Are street-based vending machines key to taking social commerce mainstream? Recent campaigns from Old Navy, Westin Hotels and Nike would suggest so, but some analysts argue that this sort of experiential advertising is simply a short-term marketing ploy.
Old Navy on Sunday wrapped up its second rollout of Twitter-enabled vending machines in Japan that dispense free flip-flops in exchange for sending a tweet from a kiosk. Earlier this summer, the retailer used 28 machines in New York, Los Angeles and San Francisco leading up to a summer sale.
The U.S. kiosks generated 3,500 tweets and 12 million impressions, and gave away 9,000 pairs of flip-flops. Although a paper flier attached to the shoes alerted consumers about the upcoming sale, the program wasn’t intended to directly increase sales. “The purpose of the vending machines was definitely not a traffic-driving initiative for us,” explained Jamie Gersch, Old Navy’s vice president of marketing. “It was absolutely about building excitement and innovating on a day that we’ve had in the brand’s history for over 10 years.”

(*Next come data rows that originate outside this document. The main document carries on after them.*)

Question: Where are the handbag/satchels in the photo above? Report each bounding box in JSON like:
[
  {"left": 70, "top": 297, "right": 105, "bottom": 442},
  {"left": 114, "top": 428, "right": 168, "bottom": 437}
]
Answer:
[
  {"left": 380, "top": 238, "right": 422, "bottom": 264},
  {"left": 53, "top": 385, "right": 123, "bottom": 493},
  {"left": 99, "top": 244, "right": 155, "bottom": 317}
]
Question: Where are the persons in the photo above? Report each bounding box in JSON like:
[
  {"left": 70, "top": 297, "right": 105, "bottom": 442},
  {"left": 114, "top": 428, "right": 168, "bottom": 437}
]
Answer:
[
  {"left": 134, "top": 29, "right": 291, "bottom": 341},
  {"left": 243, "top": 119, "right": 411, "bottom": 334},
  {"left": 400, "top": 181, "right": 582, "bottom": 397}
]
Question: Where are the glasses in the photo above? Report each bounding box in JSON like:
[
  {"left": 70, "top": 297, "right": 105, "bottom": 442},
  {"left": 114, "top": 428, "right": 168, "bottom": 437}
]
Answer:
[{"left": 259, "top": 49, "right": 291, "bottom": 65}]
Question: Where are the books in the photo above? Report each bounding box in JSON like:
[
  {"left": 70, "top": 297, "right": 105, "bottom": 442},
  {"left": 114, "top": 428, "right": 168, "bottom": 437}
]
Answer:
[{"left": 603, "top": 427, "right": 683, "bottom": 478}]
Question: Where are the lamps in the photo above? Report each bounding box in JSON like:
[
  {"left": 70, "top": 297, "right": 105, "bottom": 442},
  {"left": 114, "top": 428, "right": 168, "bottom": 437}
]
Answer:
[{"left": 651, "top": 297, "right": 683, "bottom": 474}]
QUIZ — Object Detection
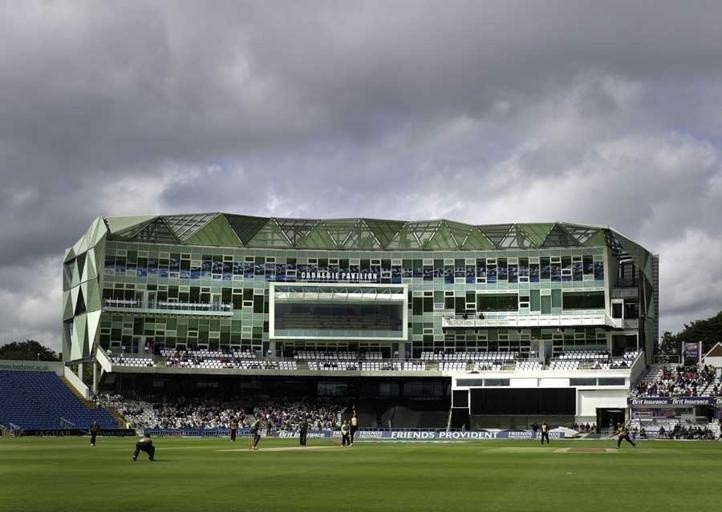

The out-of-home effort underscores a bigger shift in Old Navy’s strategy toward more digital media. Last year, the retailer ran a TV ad to support its annual sale but instead bought Promoted Tweets on Twitter this year. “This is an example of the translation of out-of-home advertising and marketing from the legacy, old-school way to the new way, and a lot of brands are going to take this and run with it,” noted Abid Chaudhry, senior director of industry strategy and insight at BIA/Kelsey.
Westin and New Balance also recently set up a social-enabled vending machine at The Westin New York Grand Central hotel to celebrate National Running Day on June 4. One hundred consumers used the machines to tweet specific messages before receiving free running gear.
The one-day giveaway turned into big social engagement for Westin. The campaign generated 183,000 impressions and 15,000 engagements from tweets mentioning either the brand or specific hashtags. “These numbers show that users were not only engaged with the activation but wanted to share it with their networks as well,” said Jon Amihud, social media specialist at Westin.
Despite some recent creative use cases, Jennifer Polk, research director at Gartner, questioned if social-enabled vending machines can become go-to tactics for brands, pointing to a lack in profit-generating calls-to-action. “Just putting up the vending machines and getting people to tweet about flip-flops might have given [Old Navy] some interesting quantitative and qualitative insight, but I don’t know if there is enough there to build a case on social commerce,” Polk said.